» **Provided text**:
________________________________________

TV version (Display Regular Site)

Skip to: Navigation | Content | Sidebar | Footer


Projects

Horizontally Centered Absolute Positioning

CSS offers the ability to take an element completely out of the regular document stream and position it in an arbitrary spot within the browser window. This is great news for people wanting the extra control, provided they’re content to use the left or right edge of the browser as a starting point. Up till now, there has been no way to absolutely align content to a horizontally centered axis in the window.

Consider example 1. We are trying to position a yellow div within a 500 pixel wide centered baby blue div. However, there is a body of text between the two which is theoretically being pulled from a database. We have no way of knowing how large this text area will be, so relative positioning will not work.

________________________________________

» **Dataset extract**:
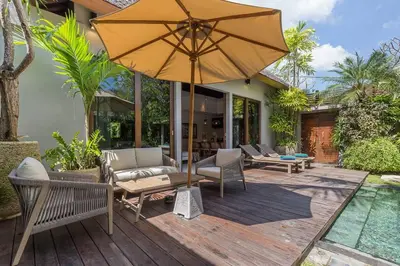 an umbrella sitting on a deck next to a pool at Eshara 123 in Oberoi our 8 BR Villa with 3 Pool close to Beach in Seminyak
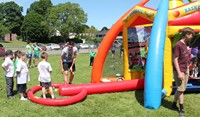 students taking part in inflatable baseball activity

________________________________________

» **What to produce**: Return the passage on horizontally centered absolute positioning in full, word for word. These lines were taken from a separate source.

» **Reply to the exercise**:
TV version (Display Regular Site)

Skip to: Navigation | Content | Sidebar | Footer


Projects

Horizontally Centered Absolute Positioning

CSS offers the ability to take an element completely out of the regular document stream and position it in an arbitrary spot within the browser window. This is great news for people wanting the extra control, provided they’re content to use the left or right edge of the browser as a starting point. Up till now, there has been no way to absolutely align content to a horizontally centered axis in the window.

Consider example 1. We are trying to position a yellow div within a 500 pixel wide centered baby blue div. However, there is a body of text between the two which is theoretically being pulled from a database. We have no way of knowing how large this text area will be, so relative positioning will not work.